So you know how excited I get receiving messages from all around the world…….I recently received a direct message via Facebook that is the impetus behind this week’s blog post on Recto-vaginal Fistulas. Here is an excerpt from that message:
“I wanted to make the women in my life aware of a risk of a long labor that is NEVER even brought up! I had 32 hour labor, episiotomy with a vacuum delivery and a baby weighing 8lbs 15oz. and before this never even heard of this condition!! I had to literally google “Poop coming out of my vagina” to even know what was going on with me before calling my doctor!
So I guess I’m writing to you in the hopes that you can make room on your podcast to discuss RVFs even if it is just briefly to make your listeners aware that fistulas are alive and well here in the US and are not eradicated as some research would have people believe. Yes it’s absolutely gross and embarrassing but its real life and it’s happening to many of us.”
WTF! (There goes that F word again) So recto-vaginal fistulas ARE alive and well. And you are correct, they aren’t JUST occurring in some remote regions of Africa where there is limited obstetric care. It happens here in the good ole U.S. of A.
Per your request, I decided to go a step further. Not only will I dedicate a podcast to this topic in the near future, BUT, here are my
Top 5 Facts YOU Should Know About Recto-Vaginal Fistulas:
- First off, what is a fistula? A fistula is an abnormal communication between two organs. In the case of recto-vaginal fistulas, as indicated by the name, it is an abnormal communication between the rectum and the vagina.
- Causes. Known causes of recto-vaginal fistulas include things such as childbirth(as noted in the above example), inflammatory processes such as Ulcerative Colitis and Crohn’s disease, irradiation of the pelvis secondary to, say for example, treatment for cancer, and pelvic surgery. A recto-vaginal fistula is only one type of fistula. Another common fistula seen in the realm of obstetrics and gynecology is a vesico-vaginal fistula, which, as I’m sure you guessed, is a communication between the vagina and bladder(we’ll save this for another blog post).
Just from reading the above excerpt, and of course we ALL know that hind site is 20/20, risks factors associated with recto-vaginal fistulas resulting from child birth include things such as: long labor, instrumented delivery(use of the vacuum), large baby, and episiotomy.
- Symptoms. Symptoms of a recto-vaginal fistula are easy. It can literally be “poop coming out of your vagina!” Perhaps gas coming out of your vagina. Maybe both. Signs of a vaginal infection which may include abnormal discharge, foul odor , or vulvar irritation may also be present.

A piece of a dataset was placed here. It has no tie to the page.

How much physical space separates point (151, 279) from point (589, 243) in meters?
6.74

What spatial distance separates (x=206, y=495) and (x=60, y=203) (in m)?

- Complications. Does it REALLY get any worse than stool coming out of your vagina?!?! Lets start with the obvious. EMBARRASSMENT!!!! And how does embarrassment affect us? Low self esteem. I mean, who would feel good about poop coming out of their vajayjay?!?!? On top of that there is the risk of vaginal infections, urinary tract infections, hygiene issues…….then there is the irritation, both vaginal and vulvar from wiping all the time! The risk of abscess formation if the fistula becomes infected, and of course fistula recurrence if it isn’t addressed properly the first time.
- Identification and Treatment. Sometimes it really is as simple as noting gas or poop coming out of your vagina. In NOT so obvious cases, there are a few imaging techniques that can be used to identify a recto-vaginal fistula ranging from a CT scan or MRI to a Barium enema or vaginogram.
Treatment typically involves antibiotics to ensure that surrounding tissue isn’t infected as such is key in the next step, which typically involves some sort of surgical repair. Occasionally fistulas are small enough that they will resolve/close on their own. In the case that they are too large for such a happening, surgery is necessary. Typically surgery is done 3-6 months after diagnoses. The delay in closure is to give the fistula a chance to close on its own, and to ensure that the surrounding tissue is healthy and free of inflammation. The goal of surgery is to remove the fistula tract in its entirety, approximating strong, healthy tissue.
Thank you. For reaching out. For insisting that I address this topic. I know Tone, Toni, Tony said that “It never rains in Southern California,” but I’m guessing you’ve experienced plenty of it dealing with this. Hoping this blog post has informed and enlightened, per your request. A podcast on this same topic is coming soon.
Until Next Time,
Look Better. Feel Better. Be Better.